### Problème A:
Répondez à ces questions sur le texte sur les anticorps monoclonaux :
(i) Par quelles lettres se termine la DCI des anticorps monoclonaux utilisés comme médicaments ?
(ii) Comment s'appellent les cellules qui sécrètent les anticorps ?
(iii) Qui a mis au point la technique des hybridomes, et à quelle époque ?
### Problème B:
Rédigez la suite du texte sur les anticorps monoclonaux, à partir de sa dernière phrase.

[Extrait à lire]

Les anticorps monoclonaux sont très largement utilisés en biologie et en médecine, à la fois comme outils de diagnostic et dans des buts thérapeutiques. Les anticorps monoclonaux utilisés comme médicaments ont tous une DCI se terminant par « mab », acronyme de « monoclonal antibody » par exemple le rituximab. Ils sont par exemple utilisés dans les tests de grossesse du commerce, ainsi que dans de nombreux domaines de la recherche en biologie et par de nombreuses techniques (cytométrie en flux, western blots...). Ils sont aussi de plus en plus utilisés dans les tests en laboratoire d'immuno-hématologie pour rehausser les réactions positives.
Produire des anticorps monoclonaux in vitro a longtemps été difficile, en raison de la faible durée de vie des cellules sécrétrices d'anticorps, les plasmocytes. Les anticorps étaient alors obtenus in vivo en injectant chez l'animal un antigène donné et en recueillant les anticorps dans son sang. Cette méthode coûteuse ne donnait qu'une faible quantité d'anticorps, pollués par de nombreuses impuretés. À la fin des années 1970, César Milstein et Georges Köhler ont développé la technique des hybridomes ; L'antigène est injecté chez l'animal, et des cellules de rate en sont prélevées après quelques semaines. Dans ces cellules se trouvent des plasmocytes sécrétant des anticorps dirigés spécifiquement contre l'antigène choisi. Ces plasmocytes sont alors fusionnés in vitro avec des myélomes, qui sont des cellules tumorales ayant la propriété de se multiplier indéfiniment. Les cellules hybrides obtenues (dites « hybridomes ») sont sélectionnées puis multipliées dans un milieu de culture approprié. Elles y produisent des anticorps monoclonaux, très purs et en quantités importantes.

[/Extrait à lire]
[Données à analyser]

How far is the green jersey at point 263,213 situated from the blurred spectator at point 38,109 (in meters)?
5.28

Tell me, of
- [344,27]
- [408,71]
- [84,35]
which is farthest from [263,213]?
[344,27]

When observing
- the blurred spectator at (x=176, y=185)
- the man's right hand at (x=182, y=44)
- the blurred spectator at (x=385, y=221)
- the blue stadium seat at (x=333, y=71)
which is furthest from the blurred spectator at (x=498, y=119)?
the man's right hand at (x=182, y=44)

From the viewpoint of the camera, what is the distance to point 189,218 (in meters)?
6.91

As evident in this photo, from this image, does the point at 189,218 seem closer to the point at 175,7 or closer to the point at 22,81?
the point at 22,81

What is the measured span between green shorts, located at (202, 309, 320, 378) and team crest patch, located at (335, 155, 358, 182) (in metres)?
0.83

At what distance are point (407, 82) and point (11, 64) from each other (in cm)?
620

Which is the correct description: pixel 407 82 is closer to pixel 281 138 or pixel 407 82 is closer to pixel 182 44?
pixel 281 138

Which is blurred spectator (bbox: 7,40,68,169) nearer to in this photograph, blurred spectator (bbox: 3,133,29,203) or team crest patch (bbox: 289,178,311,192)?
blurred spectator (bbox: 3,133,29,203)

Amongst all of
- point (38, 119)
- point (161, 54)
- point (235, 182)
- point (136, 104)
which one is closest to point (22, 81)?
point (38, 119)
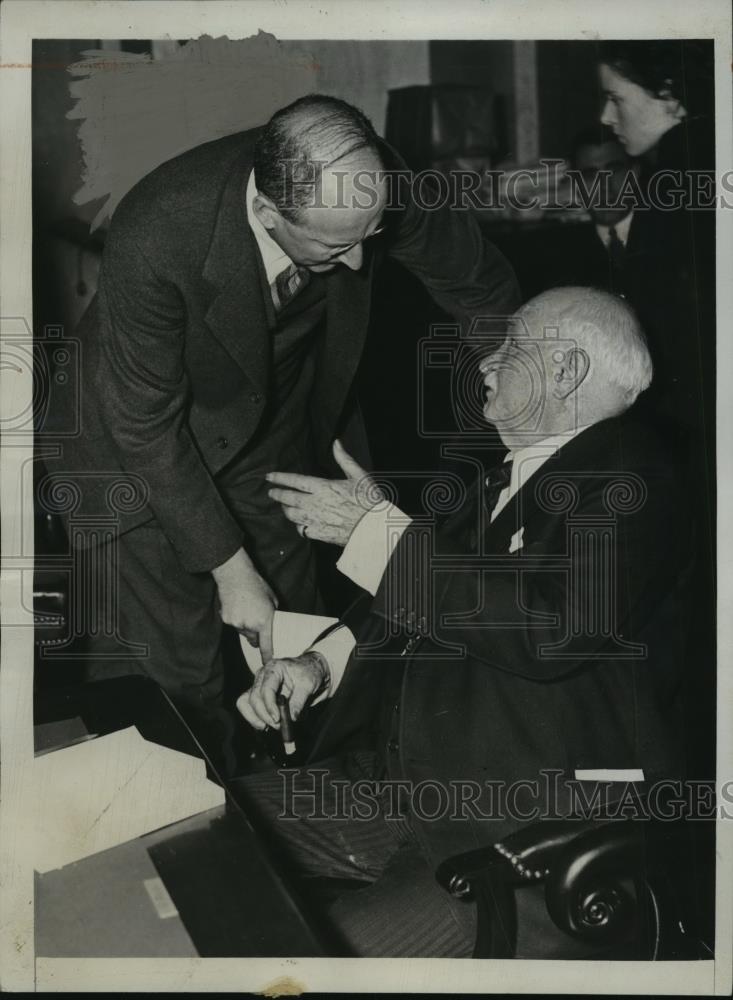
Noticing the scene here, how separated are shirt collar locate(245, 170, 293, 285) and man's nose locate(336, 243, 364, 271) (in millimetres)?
112

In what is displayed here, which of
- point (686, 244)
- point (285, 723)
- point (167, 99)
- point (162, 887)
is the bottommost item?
point (162, 887)

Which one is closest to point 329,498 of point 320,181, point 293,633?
point 293,633

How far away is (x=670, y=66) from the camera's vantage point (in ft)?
6.73

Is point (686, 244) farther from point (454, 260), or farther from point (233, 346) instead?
point (233, 346)

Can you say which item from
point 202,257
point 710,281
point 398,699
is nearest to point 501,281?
point 710,281

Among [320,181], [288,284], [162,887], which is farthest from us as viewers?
[288,284]

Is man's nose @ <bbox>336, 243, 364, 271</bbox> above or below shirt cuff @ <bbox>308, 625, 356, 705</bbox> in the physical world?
above

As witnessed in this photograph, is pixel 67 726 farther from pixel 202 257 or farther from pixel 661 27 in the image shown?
pixel 661 27

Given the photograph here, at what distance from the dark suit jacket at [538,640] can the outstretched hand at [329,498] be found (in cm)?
13

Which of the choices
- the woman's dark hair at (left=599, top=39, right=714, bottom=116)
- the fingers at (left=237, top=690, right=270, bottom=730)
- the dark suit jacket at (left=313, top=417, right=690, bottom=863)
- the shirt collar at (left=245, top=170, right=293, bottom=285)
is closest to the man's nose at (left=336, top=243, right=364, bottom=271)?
the shirt collar at (left=245, top=170, right=293, bottom=285)

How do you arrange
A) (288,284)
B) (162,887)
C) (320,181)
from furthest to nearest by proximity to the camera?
1. (288,284)
2. (320,181)
3. (162,887)

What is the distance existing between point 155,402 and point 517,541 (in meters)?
0.82

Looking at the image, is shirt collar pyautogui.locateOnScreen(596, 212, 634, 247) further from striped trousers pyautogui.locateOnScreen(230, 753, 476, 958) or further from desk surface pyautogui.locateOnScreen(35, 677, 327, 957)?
desk surface pyautogui.locateOnScreen(35, 677, 327, 957)

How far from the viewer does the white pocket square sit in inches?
76.9
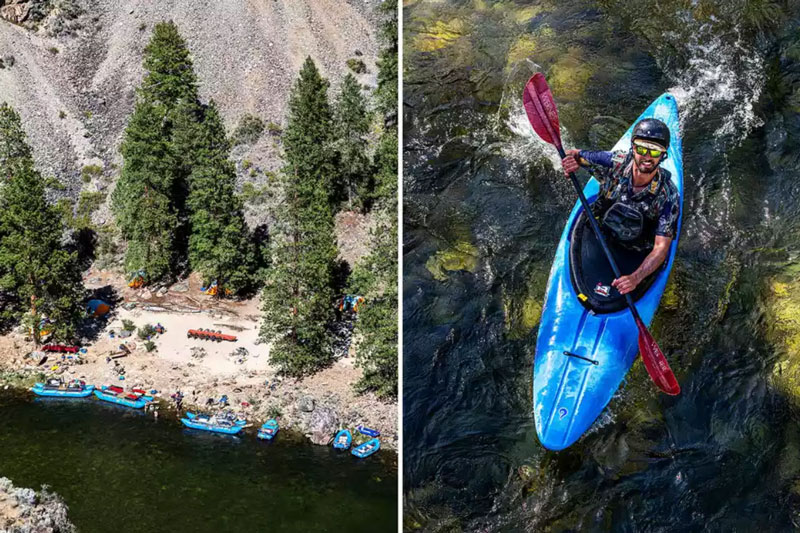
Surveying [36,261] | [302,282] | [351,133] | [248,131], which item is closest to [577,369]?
[302,282]

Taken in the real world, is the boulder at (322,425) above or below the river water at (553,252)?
below

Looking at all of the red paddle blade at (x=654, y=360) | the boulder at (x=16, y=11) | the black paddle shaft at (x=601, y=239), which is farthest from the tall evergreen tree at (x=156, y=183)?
the red paddle blade at (x=654, y=360)

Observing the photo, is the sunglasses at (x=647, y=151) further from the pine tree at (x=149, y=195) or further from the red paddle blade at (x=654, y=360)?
the pine tree at (x=149, y=195)

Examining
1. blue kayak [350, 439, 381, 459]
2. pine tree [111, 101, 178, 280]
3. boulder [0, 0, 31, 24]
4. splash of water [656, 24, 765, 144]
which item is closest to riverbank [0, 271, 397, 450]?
blue kayak [350, 439, 381, 459]

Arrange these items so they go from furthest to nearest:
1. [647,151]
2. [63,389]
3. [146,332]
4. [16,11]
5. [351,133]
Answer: [16,11] → [351,133] → [146,332] → [63,389] → [647,151]

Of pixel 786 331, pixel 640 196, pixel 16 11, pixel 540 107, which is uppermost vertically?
pixel 540 107

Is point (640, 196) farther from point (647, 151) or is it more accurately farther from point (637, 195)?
point (647, 151)

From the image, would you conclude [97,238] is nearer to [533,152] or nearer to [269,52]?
[269,52]

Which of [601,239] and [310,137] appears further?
[310,137]
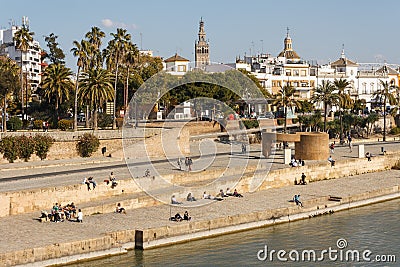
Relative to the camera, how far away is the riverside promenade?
82.0 feet

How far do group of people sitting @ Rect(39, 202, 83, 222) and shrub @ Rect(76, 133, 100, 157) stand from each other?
14.7m

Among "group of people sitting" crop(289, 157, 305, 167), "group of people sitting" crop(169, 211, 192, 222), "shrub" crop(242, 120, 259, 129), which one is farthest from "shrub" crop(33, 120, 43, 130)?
"group of people sitting" crop(169, 211, 192, 222)

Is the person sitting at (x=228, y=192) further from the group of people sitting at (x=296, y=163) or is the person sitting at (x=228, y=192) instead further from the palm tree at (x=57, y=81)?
the palm tree at (x=57, y=81)

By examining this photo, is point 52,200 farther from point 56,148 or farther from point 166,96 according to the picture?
point 166,96

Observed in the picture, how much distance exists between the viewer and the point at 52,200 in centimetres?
3056

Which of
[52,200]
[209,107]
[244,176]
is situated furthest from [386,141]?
[52,200]

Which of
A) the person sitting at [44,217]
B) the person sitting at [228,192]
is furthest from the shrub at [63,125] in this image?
the person sitting at [44,217]

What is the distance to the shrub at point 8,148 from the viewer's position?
40469 mm

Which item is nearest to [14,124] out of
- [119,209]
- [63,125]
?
[63,125]

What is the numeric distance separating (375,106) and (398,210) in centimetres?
5788

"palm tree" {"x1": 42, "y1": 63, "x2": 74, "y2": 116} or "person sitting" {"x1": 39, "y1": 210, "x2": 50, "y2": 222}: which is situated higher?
"palm tree" {"x1": 42, "y1": 63, "x2": 74, "y2": 116}

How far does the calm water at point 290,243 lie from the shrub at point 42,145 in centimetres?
1614

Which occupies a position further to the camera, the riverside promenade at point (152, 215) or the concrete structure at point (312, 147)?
the concrete structure at point (312, 147)

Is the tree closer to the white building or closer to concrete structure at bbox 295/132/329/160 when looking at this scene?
the white building
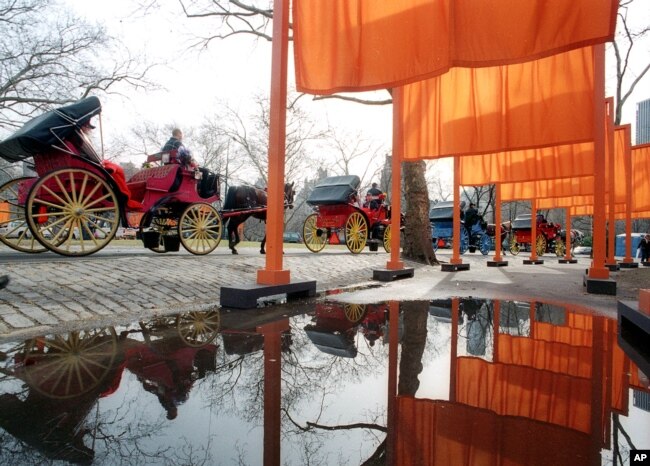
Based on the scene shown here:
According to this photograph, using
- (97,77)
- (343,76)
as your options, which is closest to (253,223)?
(97,77)

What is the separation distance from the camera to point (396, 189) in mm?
6551

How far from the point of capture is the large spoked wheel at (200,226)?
7639 mm

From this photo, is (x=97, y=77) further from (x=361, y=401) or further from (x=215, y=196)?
(x=361, y=401)

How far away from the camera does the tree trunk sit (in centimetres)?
1001

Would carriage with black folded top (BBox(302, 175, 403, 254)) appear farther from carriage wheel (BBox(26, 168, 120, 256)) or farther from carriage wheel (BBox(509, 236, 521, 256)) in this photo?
carriage wheel (BBox(509, 236, 521, 256))

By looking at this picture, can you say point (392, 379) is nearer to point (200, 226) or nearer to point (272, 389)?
point (272, 389)

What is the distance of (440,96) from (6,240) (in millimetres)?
7172

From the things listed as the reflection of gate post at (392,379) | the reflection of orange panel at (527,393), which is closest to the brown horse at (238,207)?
the reflection of gate post at (392,379)

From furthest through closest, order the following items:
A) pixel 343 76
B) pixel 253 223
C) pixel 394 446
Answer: pixel 253 223 → pixel 343 76 → pixel 394 446

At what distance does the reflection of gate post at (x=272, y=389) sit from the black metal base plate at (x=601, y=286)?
4.16 meters

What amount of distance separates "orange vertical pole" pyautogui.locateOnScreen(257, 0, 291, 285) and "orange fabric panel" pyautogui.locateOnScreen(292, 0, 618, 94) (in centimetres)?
55

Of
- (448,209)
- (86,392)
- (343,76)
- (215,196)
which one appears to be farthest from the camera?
(448,209)

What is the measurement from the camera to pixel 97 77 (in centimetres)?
1895

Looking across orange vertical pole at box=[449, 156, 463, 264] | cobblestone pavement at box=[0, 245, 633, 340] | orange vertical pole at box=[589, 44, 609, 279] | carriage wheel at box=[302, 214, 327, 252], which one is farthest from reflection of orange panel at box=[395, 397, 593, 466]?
carriage wheel at box=[302, 214, 327, 252]
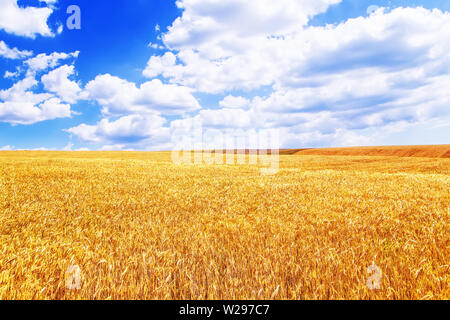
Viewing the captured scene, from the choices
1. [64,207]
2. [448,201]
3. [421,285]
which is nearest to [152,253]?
[421,285]

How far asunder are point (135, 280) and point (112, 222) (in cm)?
299

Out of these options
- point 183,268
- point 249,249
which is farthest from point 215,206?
point 183,268

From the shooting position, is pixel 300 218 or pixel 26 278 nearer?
pixel 26 278

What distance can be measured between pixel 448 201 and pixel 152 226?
8.72m

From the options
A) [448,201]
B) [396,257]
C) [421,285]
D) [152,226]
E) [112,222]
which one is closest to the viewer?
[421,285]

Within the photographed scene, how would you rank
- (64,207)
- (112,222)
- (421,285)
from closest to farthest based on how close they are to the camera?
(421,285), (112,222), (64,207)

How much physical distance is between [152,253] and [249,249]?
1398mm

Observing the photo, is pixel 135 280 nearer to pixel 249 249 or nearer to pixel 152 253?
pixel 152 253

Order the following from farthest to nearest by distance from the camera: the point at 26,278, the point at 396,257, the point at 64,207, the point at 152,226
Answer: the point at 64,207
the point at 152,226
the point at 396,257
the point at 26,278

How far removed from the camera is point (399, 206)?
23.4 ft

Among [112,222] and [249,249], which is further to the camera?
[112,222]

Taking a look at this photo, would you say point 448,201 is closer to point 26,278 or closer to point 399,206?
point 399,206

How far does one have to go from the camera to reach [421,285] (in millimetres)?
2773
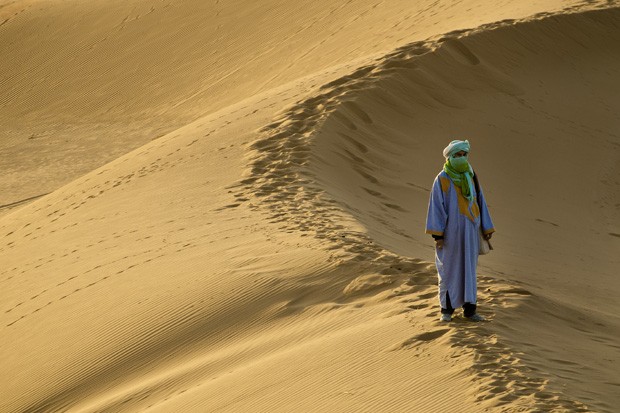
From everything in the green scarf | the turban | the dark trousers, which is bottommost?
the dark trousers

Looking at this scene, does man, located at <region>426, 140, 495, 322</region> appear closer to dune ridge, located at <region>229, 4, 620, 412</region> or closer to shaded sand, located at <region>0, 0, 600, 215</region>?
dune ridge, located at <region>229, 4, 620, 412</region>

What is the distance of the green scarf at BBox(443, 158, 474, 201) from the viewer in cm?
852

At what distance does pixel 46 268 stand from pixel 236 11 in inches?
652

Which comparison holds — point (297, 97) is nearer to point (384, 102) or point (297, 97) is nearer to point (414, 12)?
point (384, 102)

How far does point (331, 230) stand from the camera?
11156mm

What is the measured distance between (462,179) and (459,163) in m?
0.13

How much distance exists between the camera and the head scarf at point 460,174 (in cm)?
847

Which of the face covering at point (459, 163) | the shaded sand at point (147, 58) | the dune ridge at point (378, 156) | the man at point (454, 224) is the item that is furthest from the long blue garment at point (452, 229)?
the shaded sand at point (147, 58)

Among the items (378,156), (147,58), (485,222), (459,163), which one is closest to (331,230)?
(485,222)

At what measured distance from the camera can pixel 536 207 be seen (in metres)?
14.9

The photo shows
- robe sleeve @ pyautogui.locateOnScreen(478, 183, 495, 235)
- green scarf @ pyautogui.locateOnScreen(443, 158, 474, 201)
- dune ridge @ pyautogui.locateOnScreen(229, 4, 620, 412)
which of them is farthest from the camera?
robe sleeve @ pyautogui.locateOnScreen(478, 183, 495, 235)

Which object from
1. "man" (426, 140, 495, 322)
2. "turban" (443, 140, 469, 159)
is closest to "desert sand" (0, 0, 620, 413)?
"man" (426, 140, 495, 322)

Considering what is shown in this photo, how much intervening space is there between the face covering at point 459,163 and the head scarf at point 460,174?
0.06 ft

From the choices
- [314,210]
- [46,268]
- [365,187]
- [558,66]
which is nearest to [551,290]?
[314,210]
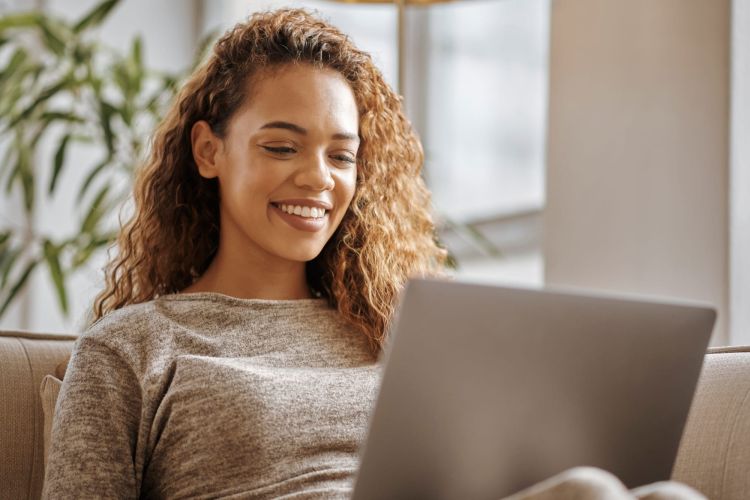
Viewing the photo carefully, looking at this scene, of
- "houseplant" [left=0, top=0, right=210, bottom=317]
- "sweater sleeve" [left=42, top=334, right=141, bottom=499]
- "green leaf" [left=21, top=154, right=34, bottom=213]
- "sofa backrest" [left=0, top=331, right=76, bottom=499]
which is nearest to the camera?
"sweater sleeve" [left=42, top=334, right=141, bottom=499]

[/Données à analyser]

### Zone de réponse A:
(i) Par « mab ».
(ii) Les plasmocytes.
(iii) César Milstein et Georges Köhler, à la fin des années 1970.

### Zone de réponse B:
Le génie génétique permet aujourd'hui de produire des anticorps monoclonaux utilisables en pratique clinique humaine. Mais la plupart des anticorps étant produits dans des cellules de rongeurs (souris, rat, hamster, lapin plus rarement poulet, Mulet), ils déclenchent une réaction immunitaire lors de leur injection à un patient. Cette immunité inactive progressivement l'action bénéfique de l'anticorps. Pour éviter cela, on cherche à produire des anticorps chimériques « humanisés », modifiés par génie génétique pour remplacer au maximum les fragments constants Fc de l'espèce d'origine par des fragments humains.
En cas de pandémie (de grippe aviaire) par exemple, l’immunothérapie passive des malades par des anticorps monoclonaux est une des solutions envisagées par les chercheurs qui en 2007 testaient déjà son efficacité sur l'animal, avec des résultats laissant penser que des anticorps monoclonaux d'origine humaine pourraient être produits à partir du sang de patients ayant guéri d'une grippe à H5N1 (ou de convalescents le cas échéants) et contribuer à enrayer une épidémie et à limiter le nombre de morts (en prophylaxie unique, ou comme traitement complémentaire).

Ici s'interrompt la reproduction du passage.